Reviewed by: Brett Willis
CONTRIBUTOR
Moral Rating: | Average |
Moviemaking Quality: |
|
Primary Audience: | Teens Adults |
Genre: | Romance Drama |
Length: | 1 hr. 56 min. |
Year of Release: | 1993 |
USA Release: |
July 16, 1993 |
Featuring | River Phoenix, Samantha Mathis, Dermot Mulroney, Sandra Bullock, K.T. Oslin, Anthony Clark |
Director |
Peter Bogdanovich |
Producer | John Davis, Darlene K. Chan, George Folsey Jr., Steve Foley |
Distributor |
The song “16th Avenue” by country singer Lacy J. Dalton describes a multitude of working-class people all trying to make it as singer-songwriters. Once in a great while some “golden words roll off someone’s tongue” and a hit song is created; but the great majority of aspirants will never see their hopes realized. This film has no relationship to Dalton’s song, other than that it takes the same true-to-life premise and expands it to feature length.
The film follows the fortunes of four aspiring young songwriters who’ve all made the pilgrimage to Nashville and who audition each week for guest spots at the Bluebird Cafe, promote their demo tapes to Country singers, and otherwise try to stand out from a huge crowd of people all chasing the same dream.

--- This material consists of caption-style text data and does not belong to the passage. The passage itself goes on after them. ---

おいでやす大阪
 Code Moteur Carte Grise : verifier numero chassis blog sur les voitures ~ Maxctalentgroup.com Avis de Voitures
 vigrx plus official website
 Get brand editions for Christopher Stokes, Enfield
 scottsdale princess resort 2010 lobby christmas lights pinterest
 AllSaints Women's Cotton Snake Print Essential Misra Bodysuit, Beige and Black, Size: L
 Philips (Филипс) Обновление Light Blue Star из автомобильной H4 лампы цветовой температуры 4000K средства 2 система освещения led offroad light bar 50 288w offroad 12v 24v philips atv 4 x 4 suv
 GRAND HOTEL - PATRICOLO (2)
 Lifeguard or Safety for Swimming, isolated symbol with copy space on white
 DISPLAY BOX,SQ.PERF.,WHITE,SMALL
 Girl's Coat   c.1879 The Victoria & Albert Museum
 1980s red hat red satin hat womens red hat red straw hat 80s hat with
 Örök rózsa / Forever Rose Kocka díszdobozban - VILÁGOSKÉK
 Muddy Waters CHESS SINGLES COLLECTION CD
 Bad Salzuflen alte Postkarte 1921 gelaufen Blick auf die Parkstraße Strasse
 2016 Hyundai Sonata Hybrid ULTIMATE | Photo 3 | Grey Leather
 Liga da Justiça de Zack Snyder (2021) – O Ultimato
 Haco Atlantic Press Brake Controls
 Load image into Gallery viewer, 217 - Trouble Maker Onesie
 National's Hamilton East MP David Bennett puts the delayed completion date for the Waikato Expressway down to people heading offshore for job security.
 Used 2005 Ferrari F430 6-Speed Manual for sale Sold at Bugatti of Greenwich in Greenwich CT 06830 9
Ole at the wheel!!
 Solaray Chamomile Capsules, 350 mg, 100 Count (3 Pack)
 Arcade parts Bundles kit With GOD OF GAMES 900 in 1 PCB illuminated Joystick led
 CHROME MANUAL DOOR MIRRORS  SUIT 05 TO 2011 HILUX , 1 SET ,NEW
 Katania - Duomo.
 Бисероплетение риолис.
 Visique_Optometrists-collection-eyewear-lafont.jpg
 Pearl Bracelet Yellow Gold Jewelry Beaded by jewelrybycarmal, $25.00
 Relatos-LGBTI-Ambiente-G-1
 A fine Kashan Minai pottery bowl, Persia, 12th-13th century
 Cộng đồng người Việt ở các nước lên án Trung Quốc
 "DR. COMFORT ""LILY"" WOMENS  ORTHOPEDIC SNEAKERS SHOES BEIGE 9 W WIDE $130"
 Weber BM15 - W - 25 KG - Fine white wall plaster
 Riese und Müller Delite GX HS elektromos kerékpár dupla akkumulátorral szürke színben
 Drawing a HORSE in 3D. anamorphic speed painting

Miranda “No Relation” Presley (Samantha Mathis), from New York, meets up with trouble in the form of a volatile Texan, James Wright (River Phoenix). Wright and Kyle Davidson (Dermot Mulroney) are both attracted to Miranda, and she has to make a choice. The fourth member of the group, the sweet and simple Linda Lue Linden, is played to perfection by Sandra Bullock. All four perform their own vocals, and Phoenix and Bullock actually wrote some of their own songs (but Phoenix didn’t really write “Blame It On Your Heart”). Country singer K.T. Oslin plays Lucy, the proprietor of the Bluebird. Trisha Yearwood and several other country stars appear as themselves.
The story is fairly honest in showing the problems and heartaches encountered when people chase a career where supply far outstrips demand. Anyone without a strong commitment will be weeded out quickly. Of those who remain, only a few will ever make it and the rest will keep chasing the dream part-time while also holding “day jobs.”
Content Warnings: The profanity is very scarce at first, but increases later on. Two of the leads engage in implied illicit sex, followed by a “trial marriage.” There are fights, reckless stunts, and some immoral activity related to promoting songs: lying, cheating, even breaking into a Country star’s car to insert a demo tape into her cassette player.
The soundtrack is near-nonstop Country music. Although I much prefer Country to rock-n-roll, the distinction between the two gets blurred at times. Of course there are negative lyrics about broken love and broken dreams; and where would a Country music movie be without the leads experiencing some of the stuff they sing about? This is sort of an ensemble version of the old Steve McQueen film “Baby, the Rain Must Fall.”
Mathis is impressive in her role. And Bullock is memorable as a sort of airhead/klutz who tries out for the Miss Nashville pageant (shades of her later role in “Miss Congeniality”).
Phoenix, one of my favorite young actors of the period as well as a fine musician and singer-songwriter, looks noticeably older here than his actual age of 22. This was one of his last films before he died of an OD outside a nightclub later that year, with real-life girlfriend Mathis by his side. If someone with his success, strong family ties, vegetarianism, animal rights activism etc. felt compelled to use dangerous drugs, it should serve as a reminder of the tremendous pressures in the world of the performing arts. And don’t forget that Elvis—who is greatly revered by some of the characters in this film—was also a drug casualty. Anyone contemplating such a career should consider not only the dangers of failure but also the dangers of success.